Liebe Leserinnen!
Liebe Leser!

Weihnachten soll ja eher ein Fest der Besinnlichkeit, der Freude sein. Eines, an dem man Personen, denen man nahe steht, mit Geschenken oder Aufmerksamkeiten bedenkt. Für mich ist in der vorweihnachtlichen letzten Advent-Woche dagegen eine schon lange gehegte Befürchtung traurige Wahrheit geworden, die so gar nichts mit festlicher Freude zu tun hat. In Trollhättan gehen jetzt endgültig die Lichter nicht nur am Weihnachtsbaum aus. Sprich: Der traditionsreiche schwedische Autobauer Saab hat Insolvenzantrag gestellt.

Damit steht Saab nach monatelangem Kampf um frisches Geld vor dem endgültigen Aus.

Was traurig und bitter ist, wie ich finde. Denn Saab war nicht irgendwer. Die Skandinavier zeichneten sich dadurch aus, dass diese Marke immer für die eine oder andere Überraschung gut war. Autos von Saab waren meist anders als der Rest der mobilen Blech- und Lackwelt. Schon am Outfit der Fahrzeuge, beispielsweise der Modellreihen 9-3 oder 9-5 Aero, war zu erkennen, wo die Wurzeln dieses Konzerns lagen: Im Flugzeugbau.

Als solcher wurde im Jahr 1937 die Svenska Aeroplan Aktiebolaget gegründet. Die Buchstabenkürzel verewigten sich im Namen Saab. Und dadurch in Fahrzeugen, die immer eine Alternative zum uniformen Einheitsbrei auf dem Automobilmarkt waren. Saab-Modelle waren so eine Art skandinavischer Citroën-Ableger. Etwas anders, etwas überraschender, etwas vorausdenkender und manchmal auch etwas schrullig. Irgendwie sah die Front von Saab-Autos so aus, als sei da ein großes pausbäckiges Etwas unterwegs, das den Mund zu voll genommen hatte. Kultstatus erlangte in den 1960er Jahren der „Saab 96“ mit dem schwedischen Rallyepiloten Erik Carlsson. Dem „gelang“ immer wieder der eine oder andere Überschlag mit dem Gefährt, was ihm einen Spitznamen aus der Nordland-Literatur einbrachte: Carlsson vom Dach.

Vor Jahren war es mir einmal vergönnt gewesen, durch das Saab-Museum direkt neben dem Stammwerk in Trollhättan zu flanieren. Von Beginn an hatte ich den Eindruck, als atmete ich dort sprichwörtlichen Pionierduft ein. Saab-Modelle waren keine Erzeugnisse einer Großserientechnik. Diese Autos schienen reden zu können. Es schien mir, als erzählten sie mir etwas aus der Welt ihrer Vordenker, Erbauer und vielleicht auch „Liebhaber“, die immer auf der Suche nach der etwas anderen Individualität der Mobilität war.

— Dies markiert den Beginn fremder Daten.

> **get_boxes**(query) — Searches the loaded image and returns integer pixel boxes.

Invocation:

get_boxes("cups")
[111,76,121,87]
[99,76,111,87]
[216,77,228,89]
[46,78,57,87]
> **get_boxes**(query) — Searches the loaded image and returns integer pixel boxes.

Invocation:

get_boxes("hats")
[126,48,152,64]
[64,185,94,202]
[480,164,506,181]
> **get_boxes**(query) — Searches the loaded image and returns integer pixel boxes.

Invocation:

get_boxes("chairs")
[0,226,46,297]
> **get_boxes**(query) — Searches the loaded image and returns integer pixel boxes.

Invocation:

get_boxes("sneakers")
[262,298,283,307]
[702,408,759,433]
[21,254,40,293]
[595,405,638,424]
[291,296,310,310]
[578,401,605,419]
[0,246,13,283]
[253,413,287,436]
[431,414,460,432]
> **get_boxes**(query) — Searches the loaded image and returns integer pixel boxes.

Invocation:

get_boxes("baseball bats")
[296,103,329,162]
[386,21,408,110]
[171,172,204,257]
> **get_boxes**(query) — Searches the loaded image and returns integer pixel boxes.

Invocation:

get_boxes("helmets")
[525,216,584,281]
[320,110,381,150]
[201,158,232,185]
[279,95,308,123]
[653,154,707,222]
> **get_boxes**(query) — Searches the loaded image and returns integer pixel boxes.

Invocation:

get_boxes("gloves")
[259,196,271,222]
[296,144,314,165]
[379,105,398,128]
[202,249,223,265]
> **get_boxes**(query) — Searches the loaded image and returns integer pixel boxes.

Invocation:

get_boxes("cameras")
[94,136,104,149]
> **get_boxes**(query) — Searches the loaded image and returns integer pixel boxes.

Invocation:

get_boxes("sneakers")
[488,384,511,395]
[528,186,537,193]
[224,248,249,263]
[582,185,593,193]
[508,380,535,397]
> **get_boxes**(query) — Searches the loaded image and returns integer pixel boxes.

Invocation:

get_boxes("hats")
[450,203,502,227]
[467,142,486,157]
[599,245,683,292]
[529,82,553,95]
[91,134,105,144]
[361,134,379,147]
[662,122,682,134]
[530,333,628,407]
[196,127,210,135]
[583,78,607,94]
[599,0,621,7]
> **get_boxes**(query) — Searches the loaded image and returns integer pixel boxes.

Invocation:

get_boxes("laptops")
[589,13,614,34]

Zugegeben: Man konnte sich manchmal auch über einen Saab aufregen, weil mal wieder irgendwas nicht funktioniert hat, so wie es eigentlich sollte. Und dass manche Idee, die umgesetzt wurde, eigentlich besser eine Idee geblieben wäre, weil sie das Leben im und mit dem Auto nur ein bisschen verzwickter als angenehmer und bequemer machte. Aber: wer Saab kaufte, wer Saab fuhr, der stand auch zu Saab.

Der Niedergang dieser außergewöhnlichen Marke begann 1989, als sich die Manager von General Motors des Unternehmens bemächtigten. Unter diesem Dach verlor Saab sein Anderssein. Bald waren die neuen Modellreihen nur noch stromlinienförmige Erzeugnisse aus dem darbenden GM-Konzern. Siechtum und Agonie der Marke währten zwei Jahrzehnte. Im vergangenen Jahr wurde Saab an den holländischen Sportwagen-Hersteller Spyker verkauft. Wohl gab es viele neue Ideen, aber es fehlte leider das Geld dazu, diese Vorstellungen umzusetzen. Zum Schluss standen die Produktionsbänder seit neun Monaten still. Saab schuldet seinen Zulieferern Milliarden und kann seine etwa 3.600 Mitarbeiter nicht mehr bezahlen. Das war’s dann wohl.

Eine recht traurige „Weihnachts“-geschichte – zugegeben. Über eine Automarke, die – wie ich glaube – eine Würdigung an dieser Stelle wirklich und wahrhaftig verdient hat.

Ich wünsche Ihnen ein angenehmes Wochenende und ein besinnliches und friedvolles Weihnachtsfest.